All of these steps should run from with in the admin console. 
As stated in the Admin notebook, the correct way to do this is to 
1. set a run number 
1. Upload files from admin transfer folder to server staging 
2. run `> deploy server` to copy files from staging to server run folder
3. run `> deploy client clientname` to copy files from staging to client 
4. start training on server and client 


# Security:
As you might have noticed from this notebook there are couple of issues with the current setup. 
Both issues below could be restricted when provisioning the project. 

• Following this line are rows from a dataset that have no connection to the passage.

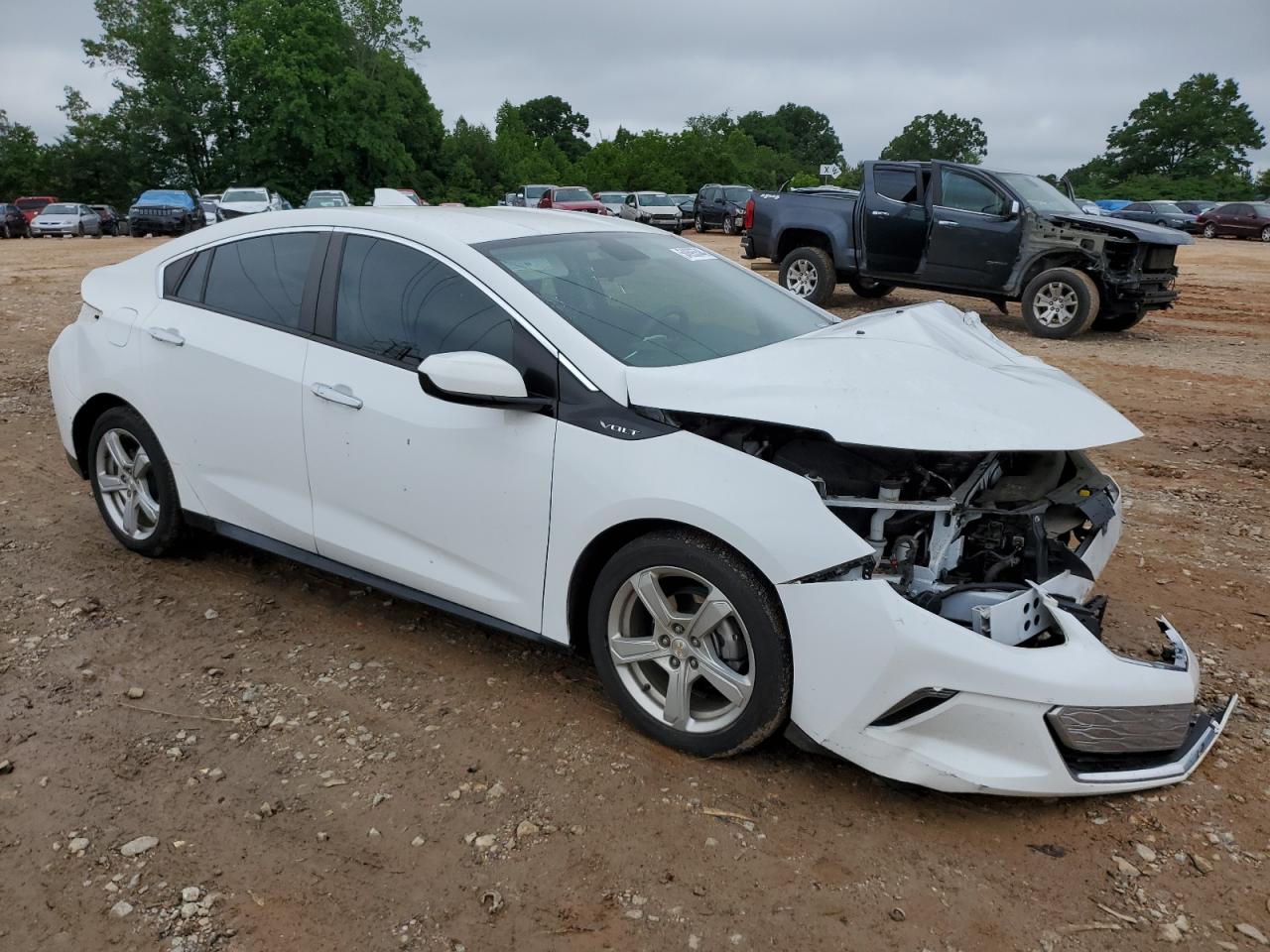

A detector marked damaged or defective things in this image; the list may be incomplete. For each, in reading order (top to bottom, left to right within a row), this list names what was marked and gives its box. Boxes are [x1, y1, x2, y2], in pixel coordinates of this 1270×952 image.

damaged suv [49, 207, 1229, 796]
wrecked vehicle [49, 214, 1229, 796]
crumpled hood [622, 302, 1143, 456]
damaged front end [660, 414, 1234, 791]
wrecked vehicle [741, 164, 1189, 340]
crumpled hood [1041, 214, 1189, 246]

Check out [Provisioning](Provisioning.ipynb) Notebook Step 4   

1. BYOC code is pushed by admin in the custom folder to all clients. 
This is potential threat as admin could write any malicious code. 
If this option is restricted then the BYOC code needs to be emailed or passed to clients, 
then clients would check the code and place it in the custom folder so it is executed    
2. Clients privacy: the method is set in the client config file. 
However, admin can push and override that the client does/want.